Ultimately I completed a very quantitative, empirically-based dissertation, but during that time I began my earnest exploration
of qualitative, philosophically-oriented issues. At the time - in the mid 1970s - ambitious exploration of philosophical
and ethical issues in social work was rather unusual. Before my student stipend ran out (yes, in those days there was actually
a fairly generous amount of money available to support doctoral students), I enrolled in a number of graduate courses in the
philosophy department at the University of Chicago in an effort to absorb as much as I could and push the boundaries of my
own thinking about philosophical issues in social work.
Not a lot of company in that field.
Right - I felt a bit like the Lone Ranger. Several faculty members at the School of Social Administration politely supported
my efforts, but I'm not sure my ideas were widely understood. I think it's fair to say I wasn't surrounded by wild enthusiasm
- supportive encouragement would be a better description, I think. Interestingly, outside of social work the applied and
professional ethics movement was beginning to flourish, and that's where I had more opportunity to engage in rich, intense
dialogue.
After completing my Ph.D., I had the opportunity to stay at the University of Chicago, teaching among other things a course
on ethics in the School of Social Administration. At about that time (late 1970s) the Hastings Center in New York - one of
the lodestars in the applied ethics field - received a grant from the Carnegie Corporation of America to pull together people
thinking about the teaching of professional ethics and create a series of monographs on ethics education in the professions.
There were about a dozen professions included, including social work.
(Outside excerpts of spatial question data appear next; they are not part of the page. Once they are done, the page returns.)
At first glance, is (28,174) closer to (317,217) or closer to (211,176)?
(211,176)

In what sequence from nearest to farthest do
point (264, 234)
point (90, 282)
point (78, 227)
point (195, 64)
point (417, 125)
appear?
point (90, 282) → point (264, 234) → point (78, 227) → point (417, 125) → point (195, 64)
The Hastings Center staff looked around the country
for a social work educator who was thinking about these issues and invited me to be a part of the project. The time I spent
at the Hastings Center was incredible; my mind started to explode with ideas. I was having conversations with scholars in
other professions that were just not readily available in academic social work at the time, and I went back to Chicago inspired
to explore philosophical issues in social work practice. For example, I began formulating ideas about teaching moral philosophy
and ethics in social work practice: ethical dilemmas in social service, ethical theory (for example, the teachings of Kant,
Bentham, Mill, Rawls, and so on), ethical decision-making, that sort of thing, all wrapped around real-life, practice-based
situations in social work. In 1982 I wrote the Hastings Center monograph on teaching ethics in social work (along with Marcia
Abramson). I warned you - I can talk about these issues endlessly.